Faking Allergies – Don’t do it, but don’t assume others are faking

This article describing the process restaurant kitchens go through to avoid cross-contamination for customers with allergies was fascinating. Labels, separate cutting boards, the whole nine yards.

I have mixed feelings on the article as a whole. I think it points out a real problem but is also too quick to paint people who go gluten-free without celiac or a wheat allergy as bandwagon-hoppers.

11 percent of American households are following a gluten-free diet, even though only a quarter of them said they were doing it because of celiac or gluten intolerance.

The gluten-free spectrum is diverse. About 0.3 percent of Americans have a wheat allergy, meaning that ingesting even a trace amount could send them into anaphylactic shock. Then there is the 1 percent with celiac. Finally, there are people with gluten sensitivity, who suffer symptoms like diarrhea, bloating, or fatigue after eating gluten. Given the absence of diagnostic tools, the size of this last group is particularly fuzzy, though Fasano’s research suggests it’s in the 5 to 6 percent range.
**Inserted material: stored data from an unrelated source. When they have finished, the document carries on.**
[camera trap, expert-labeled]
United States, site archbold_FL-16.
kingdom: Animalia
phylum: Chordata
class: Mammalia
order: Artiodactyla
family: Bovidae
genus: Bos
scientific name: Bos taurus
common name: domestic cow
Fasano is troubled that so many people are diagnosing themselves with gluten intolerance, changing their diet without ever going to the doctor. “You don’t say, ‘I’m drinking a lot and peeing a lot, so I must have diabetes,’ and then start injecting yourself with insulin.”
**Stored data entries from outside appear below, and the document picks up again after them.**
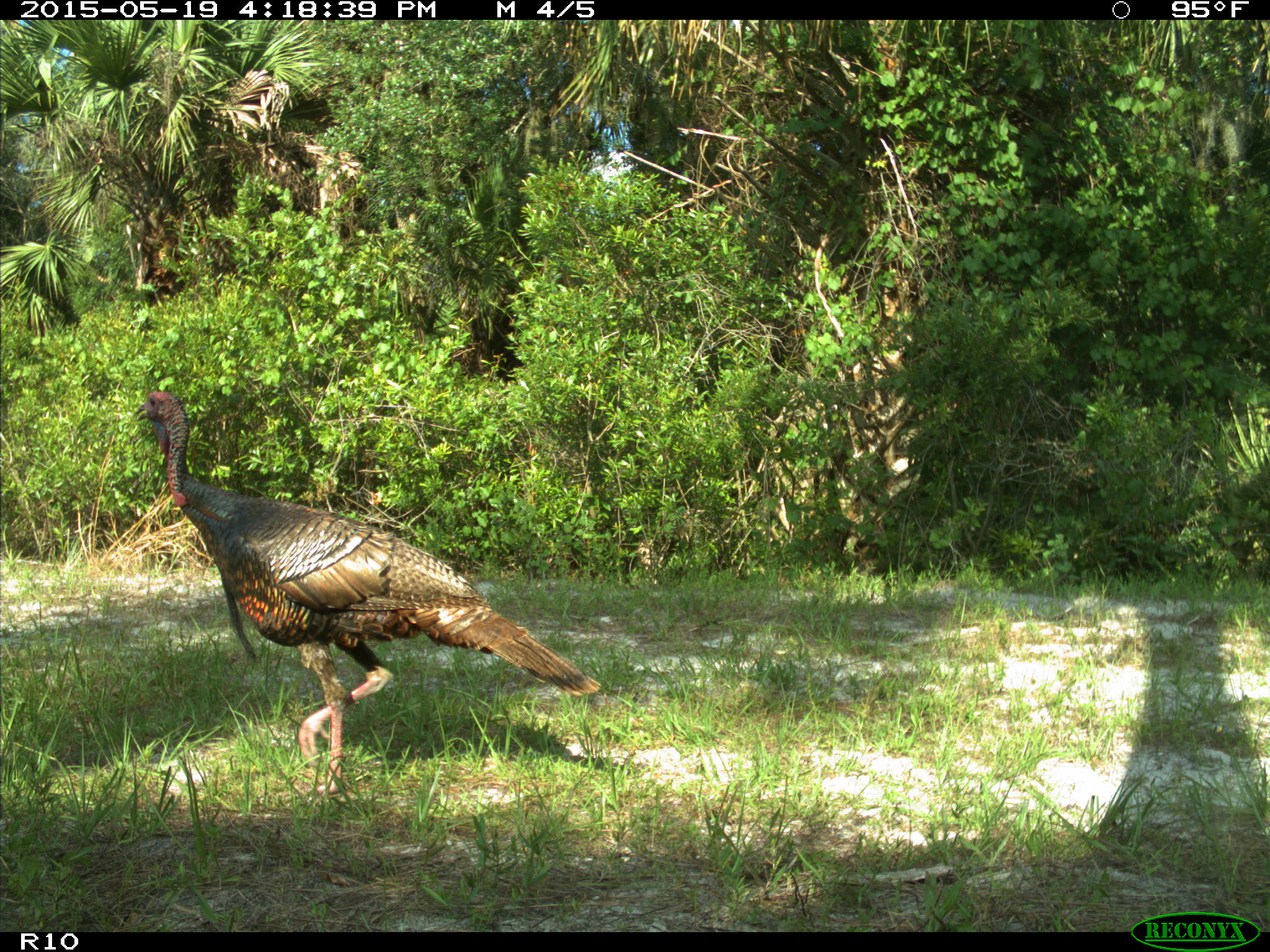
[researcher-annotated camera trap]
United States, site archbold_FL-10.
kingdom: Animalia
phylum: Chordata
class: Aves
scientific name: Aves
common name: birds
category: unidentified bird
Many who go gluten-free find themselves feeling better and see that as proof that they have gluten intolerance. But a genuine gluten problem is only one of three possible explanations for their improved health, and statistically the least likely. Another reason could be the placebo effect. The most likely explanation is that paying closer attention to diet and avoiding fried and junk food — which tends to be loaded with gluten — is bound to make anyone feel better.

What’s the big deal if gluten-tolerant people go gluten-free, especially since they’ll be eating fewer Pop-Tarts?
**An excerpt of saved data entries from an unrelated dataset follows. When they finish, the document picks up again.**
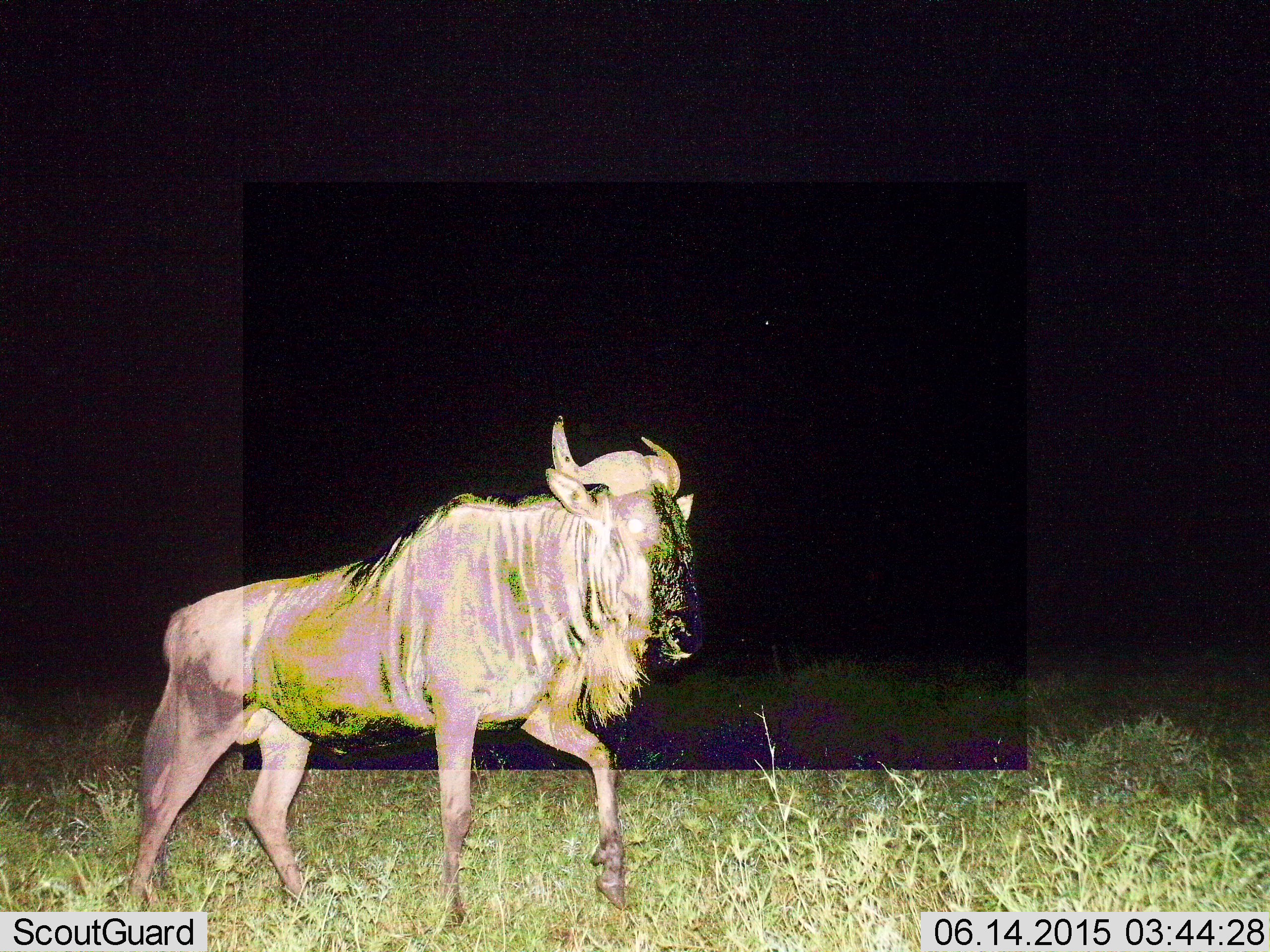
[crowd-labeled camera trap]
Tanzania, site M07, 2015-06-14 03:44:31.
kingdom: Animalia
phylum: Chordata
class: Mammalia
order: Artiodactyla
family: Bovidae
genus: Connochaetes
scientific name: Connochaetes taurinus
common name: blue wildebeest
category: wildebeest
Wildebeest (blue wildebeest) (Connochaetes taurinus), count 1. Behavior (volunteer vote fractions): standing 40%, resting 0%, moving 70%, interacting 0%. Young present (vote fraction): 10%. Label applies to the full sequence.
The problem is the more these bandwagon-jumpers demand special attention, the more likely that restaurants and wider society will come to see all gluten-free people as phonies.

The assumption, based on a single poll, is that the majority of people doing a gluten-free diet are simply following the fad. But I don’t think the math holds up. If 1 percent of people have celiac disease, .3% have a wheat allergy, and somewhere in the neighborhood of 5-6% have gluten intolerance, and 11% are doing gluten-free, then the majority (6-7 of 11) of those have an allergy or intolerance to gluten. That’s odd considering that it was the main reason given by only a quarter of the gluten-free respondents to the survey quoted. (The summary of the study itself doesn’t list all the potential reasons or indicate whether respondents had to select a single main reason. And only 25% of the respondents believed that a gluten-free diet was generally healthy for everyone. So, a large majority are well aware that gluten isn’t some dietary bogeyman, but something that some people react badly to.

As another confounding factor, gluten-free diets are hawked as a potential weight loss method, and I don’t know whether “weight loss” was a reason given in that survey. And while gluten-free in and of itself isn’t likely to result in weight loss, having severely limited carb options certainly can, at least in the short term. When doctors push weight loss as the solution to any and all problems, it’s not surprising that people would flock to anything that’s promising that as a potential benefit. In their view, they are doing it for a legitimate health reason. The article mentions claiming allergies to dairy as a weight-loss tactic, but doesn’t connect that with a fatphobic culture or pressure to be thin at any cost.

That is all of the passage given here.